Quemaron nuestra casa y mataron a mis padres, no hay día en que no maten a alguien en Darfur
Pasadas las dos de la madrugada los 127 migrantes ya se encuentran en el autobús que les llevará al Centro de Recepción de Inmigrantes, en el interior de la isla y alejado del municipio. Allí pasaran unas noches hasta ser trasladados a Sicilia y, después, muy probablemente a otras ciudades de Italia, como Roma o Turín. Francesco Piobbichi, otro miembro de Mediterranean Hope, avisa de que suelen estar más noches de las debidas. “Según las normas, tendrían que permanecer un máximo de 96 horas, pero esto nunca es así y se quedan semanas e incluso meses”, aclara.
Abdela, de 20 años y discurso pausado, lleva más de tres semanas durmiendo en el Centro de Recepción de Inmigrantes. La odisea de dejar atrás su país, Sudán, le pesa en la edad: aunque no deja de ser un adolescente, rebosa madurez en cada una de sus palabras. Huyó de casa porque tenía muchas probabilidades de morir. Vivía en la región sudanesa de Darfur, un territorio de 500.000 kilómetros cuadrados al oeste del país y limítrofe con la República Centroafricana, Chad, Sudán del Sur y Libia. Esta zona, históricamente castigada y olvidada por las políticas de la capital, Jartum, sigue con una brecha abierta desde que en 2003, el conflicto entre los Yanyauid, ejército paramilitar que cuenta con el soporte del presidente del país Omar al Bashir, y los africanos negros de la zona derivó en la limpieza étnica de miles de personas y el desplazamiento forzoso de varios millones. Hoy, aunque camuflados, el conflicto y la persecución sigue viviéndose.
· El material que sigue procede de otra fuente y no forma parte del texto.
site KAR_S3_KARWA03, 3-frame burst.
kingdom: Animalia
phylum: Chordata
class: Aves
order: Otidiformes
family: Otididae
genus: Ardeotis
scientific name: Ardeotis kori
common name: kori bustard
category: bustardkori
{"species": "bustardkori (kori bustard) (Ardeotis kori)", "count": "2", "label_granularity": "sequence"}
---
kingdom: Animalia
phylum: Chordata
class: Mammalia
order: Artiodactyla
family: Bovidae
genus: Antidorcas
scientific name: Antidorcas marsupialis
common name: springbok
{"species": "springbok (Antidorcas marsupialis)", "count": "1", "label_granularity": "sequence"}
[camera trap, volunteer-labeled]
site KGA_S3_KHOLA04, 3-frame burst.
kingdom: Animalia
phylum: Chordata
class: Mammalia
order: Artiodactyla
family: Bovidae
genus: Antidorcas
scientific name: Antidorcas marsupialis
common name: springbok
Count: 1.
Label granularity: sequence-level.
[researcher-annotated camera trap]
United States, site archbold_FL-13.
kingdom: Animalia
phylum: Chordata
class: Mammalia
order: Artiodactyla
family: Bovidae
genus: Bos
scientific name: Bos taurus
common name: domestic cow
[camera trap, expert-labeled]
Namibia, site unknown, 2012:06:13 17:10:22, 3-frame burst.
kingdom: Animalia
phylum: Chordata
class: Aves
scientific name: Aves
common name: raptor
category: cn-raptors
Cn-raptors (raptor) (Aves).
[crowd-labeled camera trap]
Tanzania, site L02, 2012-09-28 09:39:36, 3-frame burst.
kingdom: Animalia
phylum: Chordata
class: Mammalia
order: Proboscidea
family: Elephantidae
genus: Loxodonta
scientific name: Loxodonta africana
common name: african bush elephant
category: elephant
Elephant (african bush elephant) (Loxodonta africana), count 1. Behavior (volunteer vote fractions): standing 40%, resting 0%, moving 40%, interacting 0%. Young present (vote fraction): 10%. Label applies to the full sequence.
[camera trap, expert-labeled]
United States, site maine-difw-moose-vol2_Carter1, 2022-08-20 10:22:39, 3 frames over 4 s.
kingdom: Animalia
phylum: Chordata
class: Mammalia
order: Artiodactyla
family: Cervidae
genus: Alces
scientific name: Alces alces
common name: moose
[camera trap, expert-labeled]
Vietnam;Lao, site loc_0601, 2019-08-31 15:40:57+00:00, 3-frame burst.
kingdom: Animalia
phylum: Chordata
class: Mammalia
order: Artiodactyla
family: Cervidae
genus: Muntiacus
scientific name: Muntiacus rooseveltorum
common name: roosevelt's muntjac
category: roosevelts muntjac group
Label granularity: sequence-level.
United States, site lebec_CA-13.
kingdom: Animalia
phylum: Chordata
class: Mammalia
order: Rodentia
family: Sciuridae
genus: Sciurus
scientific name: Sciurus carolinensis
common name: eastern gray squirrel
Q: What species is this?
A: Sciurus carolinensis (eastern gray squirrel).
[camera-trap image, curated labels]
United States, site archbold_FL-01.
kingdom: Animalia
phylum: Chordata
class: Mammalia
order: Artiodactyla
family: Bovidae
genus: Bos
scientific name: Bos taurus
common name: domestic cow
Abdela escapó de ella. “Quemaron nuestra casa y mataron a mis padres, no hay día en que no maten a alguien en Darfur”, explica con una frialdad que hiela. A esta situación se le debe sumar la hambruna, las enfermedades y una precariedad acentuada. Como muchos jóvenes de Darfur, cruzó el Chad hasta Libia para jugarse la vida en el Mediterráneo. “Éramos 130 en la embarcación. Nos rescató una ONG pero mínimo cinco se ahogaron, uno iba detrás mío”, explica en un tímido inglés. Aunque se muestra agradecido a Europa por haberlo rescatado del mar, dice que Lampedusa no es “su sitio”. “Necesito aprender un idioma europeo para poder trabajar y ganar dinero, y en el centro no es posible”, argumenta el joven sudanés. Sus hermanos y hermanas, la mayoría menores que él, siguen en Sudán y sabe perfectamente que necesitan su ayuda. “Ojalá pronto me desplacen a alguna ciudad”, entona consciente que, de momento, sigue sin poder orientar su futuro.